* **Set tasks**:
1. In the electromagnetic induction survey, what percentage of students correctly said there is no induced current in the loop when the magnetic flux is constant and non-zero?
2. Please resume the electromagnetic induction survey from its final line and continue it.
# start of Selection
Describe what you found confusing from the assigned textbook reading or presentation preview. Your description (2-3 sentences) should specifically identify the concept(s) that you do not understand.

"I got somewhat confused on how the primary and secondary coils gets mixed up when strength is increasing and decreasing. also, I got a little confused from how primary coil voltage can be so high and secondary too low."

"I am still kind of confused as to what a magnetic flux is exactly and how it relates to generators."

"I'm having trouble understanding when a transformer steps down voltage it actually steps up the current."

"Pretty much everything to be honest, I read the blogs and I like to tell myself that it makes it easier to see it again in class because I don't understand anything while reading."

"I need to see some simple laid-out explanations of what is expected of us in terms of formula usage and some of the basic concepts."

"So magnetic flux is sideways current? Or sideways power? I'm still trying to fully understand what a magnet is and does. Flux, coil, inducing...something? None of it makes logical sense."

"I don't really understand what magnetic flux is? Is this just magnetic force?"

"Faraday's law doesn't seem to click conceptually."

State/describe the symbol used for magnetic flux, and give its SI units.

"Φ_B represents magnetic flux."

"Funny alien looking symbol."

"Wb, T·m²."

For each situation involving magnetic flux and a wire loop, determine whether or not there would be an induced current in the loop.
(Only correct responses shown.)

Constant zero magnetic flux: no induced current in loop [77%]
Constant non-zero magnetic flux: no induced current in loop. [46%]
Magnetic flux increasing in strength: induced current in loop. [82%]
Magnetic flux decreasing in strength: induced current in loop. [59%]

For an ideal transformer that "steps-down" voltage from its primary coils at 120 V to its secondary coils at 2.1 V, determine what happens to the current and to the power from its primary coils to its secondary coils.
(Only correct responses shown.)

Current: stepped-up (increases). [41%]
Power: no change. [28%]

For an ideal transformer that "steps-up" voltage from its primary coils at 1.5 V to its secondary coils at 220 V, determine what happens to the current and to the power from its primary coils to its secondary coils.
(Only correct responses shown.)

Current: stepped-down (decreases). [38%]
Power: no change. [23%]

Explain why a transformer that has the same number of primary coils and number of secondary coils would not be useful.

"The voltage stays constant."

"Because it would not transform anything, by looking at the equations we can see nothing would change. A transformer not transforming is like a heater not heating."

"There magnetic fields that are generated would be the same. So there would be no step up or down."

Ask the instructor an anonymous question, or make a comment. Selected questions/comments may be discussed in class.
# end of Selection
# start of Extracted material
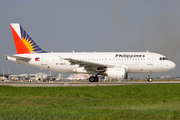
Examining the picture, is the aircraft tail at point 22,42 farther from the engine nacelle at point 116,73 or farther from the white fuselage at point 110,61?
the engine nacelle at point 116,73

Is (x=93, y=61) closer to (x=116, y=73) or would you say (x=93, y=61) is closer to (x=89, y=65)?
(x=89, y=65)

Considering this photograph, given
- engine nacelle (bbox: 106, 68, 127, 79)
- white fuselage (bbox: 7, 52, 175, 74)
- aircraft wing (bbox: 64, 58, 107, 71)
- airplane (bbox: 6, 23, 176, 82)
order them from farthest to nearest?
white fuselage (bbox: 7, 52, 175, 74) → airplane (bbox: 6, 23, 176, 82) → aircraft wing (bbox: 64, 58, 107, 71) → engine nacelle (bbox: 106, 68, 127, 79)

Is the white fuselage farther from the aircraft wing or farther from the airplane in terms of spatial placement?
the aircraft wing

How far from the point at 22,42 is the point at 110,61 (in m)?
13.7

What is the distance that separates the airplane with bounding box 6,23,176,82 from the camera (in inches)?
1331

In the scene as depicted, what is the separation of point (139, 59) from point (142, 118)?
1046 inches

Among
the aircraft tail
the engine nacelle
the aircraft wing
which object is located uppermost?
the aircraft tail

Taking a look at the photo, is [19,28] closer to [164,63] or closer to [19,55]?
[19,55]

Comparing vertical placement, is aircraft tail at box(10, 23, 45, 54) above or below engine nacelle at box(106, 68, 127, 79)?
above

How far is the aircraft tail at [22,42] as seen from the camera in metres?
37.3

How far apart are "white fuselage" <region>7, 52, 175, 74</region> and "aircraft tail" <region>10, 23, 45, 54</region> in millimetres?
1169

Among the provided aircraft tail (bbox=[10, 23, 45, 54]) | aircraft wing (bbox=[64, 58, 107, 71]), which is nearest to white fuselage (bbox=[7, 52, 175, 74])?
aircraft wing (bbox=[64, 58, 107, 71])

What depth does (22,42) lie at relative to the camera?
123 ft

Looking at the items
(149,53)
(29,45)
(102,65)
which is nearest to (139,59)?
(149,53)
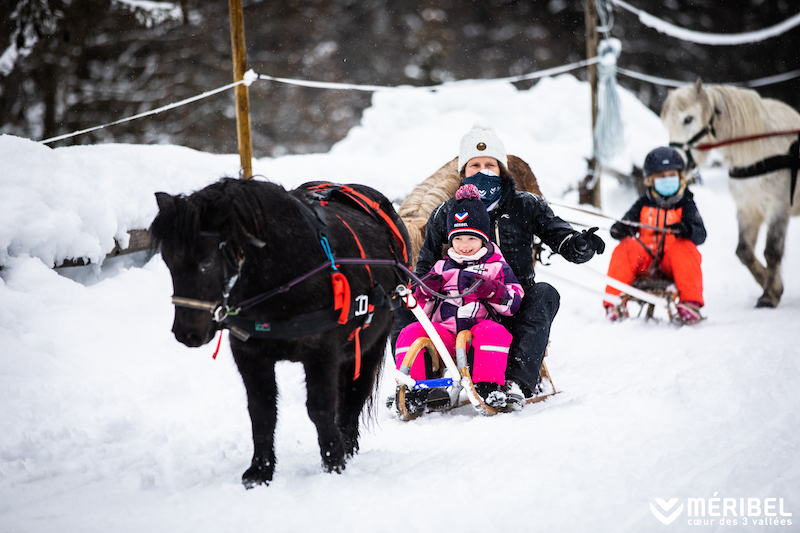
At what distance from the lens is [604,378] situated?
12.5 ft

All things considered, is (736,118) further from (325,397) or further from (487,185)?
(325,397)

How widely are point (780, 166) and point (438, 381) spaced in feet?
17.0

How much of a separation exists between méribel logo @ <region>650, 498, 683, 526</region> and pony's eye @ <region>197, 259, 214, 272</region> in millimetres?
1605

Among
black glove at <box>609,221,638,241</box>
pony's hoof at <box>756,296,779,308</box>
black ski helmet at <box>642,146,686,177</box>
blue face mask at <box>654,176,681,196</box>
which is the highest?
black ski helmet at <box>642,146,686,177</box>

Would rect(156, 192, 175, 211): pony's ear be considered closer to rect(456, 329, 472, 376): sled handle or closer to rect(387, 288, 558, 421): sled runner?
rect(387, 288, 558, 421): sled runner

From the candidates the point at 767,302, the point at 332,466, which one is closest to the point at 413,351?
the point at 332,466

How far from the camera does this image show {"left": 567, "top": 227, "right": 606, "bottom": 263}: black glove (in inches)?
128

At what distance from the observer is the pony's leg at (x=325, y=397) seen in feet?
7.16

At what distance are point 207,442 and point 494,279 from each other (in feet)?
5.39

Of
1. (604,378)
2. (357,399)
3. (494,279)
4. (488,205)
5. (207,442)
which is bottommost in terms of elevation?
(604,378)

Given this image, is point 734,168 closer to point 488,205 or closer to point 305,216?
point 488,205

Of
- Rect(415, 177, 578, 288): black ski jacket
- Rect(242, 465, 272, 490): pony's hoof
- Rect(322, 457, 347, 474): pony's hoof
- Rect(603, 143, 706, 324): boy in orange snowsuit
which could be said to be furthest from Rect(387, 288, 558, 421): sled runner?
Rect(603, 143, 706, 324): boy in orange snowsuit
# end of Extracted material
* **Answers by task**:
1. 46%

2.
"The word 'flux' reminds me of the flux capacitor from the Back to the Future movies."

"Hellllppppppp."

"My mind is all fluxed up."

"Why is this class getting harder?"

Online reading assignment: flux laws & devices

Physics 205B, spring semester 2014
Cuesta College, San Luis Obispo, CA

Students have a weekly online reading assignment (hosted by SurveyMonkey.com), where they answer questions based on reading their textbook, material covered in previous lectures, opinion questions, and/or asking (anonymous) questions or making (anonymous) comments. Full credit is given for completing the online reading assignment before next week's lecture, regardless if whether their answers are correct/incorrect. Selected results/questions/comments are addressed by the instructor at the start of the following lecture.

The following questions were asked on reading textbook chapters and previewing presentations on flux laws and devices.

Selected/edited responses are given below.

Describe what you understand from the assigned textbook reading or presentation preview. Your description (2-3 sentences) should specifically demonstrate your level of understanding.

"The SI units are starting to stick."

"Dang. This is going to be a difficult section."

"I understand that the area enclosed by a rod-rail circuit that the magnetic field lines passes through increases, and therefore the magnetic flux increases and this area increases. That is why there is no magnetic flux if the rod is stationary. I can also apply this concept of increasing area to a rotating-coil generator."

"Lenz's law is responsible for the negative sign in Faraday's law, and this negative sign has an important meaning. There are going to be two possibilities for the direction of a current induced in a wire loop, due to the changes in magnetic flux Φ_B through it. Lenz's law states that direction of this induced current must "oppose" the changes in magnetic Φ_B."

"Faraday's law is a statement that an induced emf ε occurs in a wire loop while the magnetic flux Φ_B through it changes, whether the magnetic field gets stronger or weaker, or by changing the orientation of the surface such that more or fewer magnetic field lines go 'through' the surface."

"Transformers: voltage increase causes a current decrease and vice versa. The magnetic field lines and a wire circle hate change and in order to keep the status quo the current in the wire will change accordingly."

"I understand that so long as the magnetic field is perpendicular to the surface area, the magnetic flux will have a maximum value. If on the other hand, the magnetic field is parallel to the surface area then the magnetic flux will equal zero."

Describe what you found confusing from the assigned textbook reading or presentation preview. Your description (2-3 sentences) should specifically identify the concept(s) that you do not understand.

"I am a little confused on the idea of a rotating-coil generator. It seems a little strange to me that the faster the coil rotates the more current and induced emf is produced. Is there a maximum that it will go or is it going to keep going forever?"

"Where do I start? How about....everything. Can we please go over this extensively in class?"

"I find most of the rest of the material confusing. I don't understand Faraday's law, Lenz's law, or transformers very well :/ I am going to need to pay really close attention in lecture tomorrow."

"I still don't understand the concept of flux very well. I understand the units, but is it only present in a moving system or can the area and field be stationary?"

"How does the coil 'know' the direction that the induced current must flow in order to resist changes in the external magnetic field? I don't get it or understand."

"It was a little hard to grasp how the induced current opposes the magnetic flux change."

State/describe the symbol used for magnetic flux, and give its SI units.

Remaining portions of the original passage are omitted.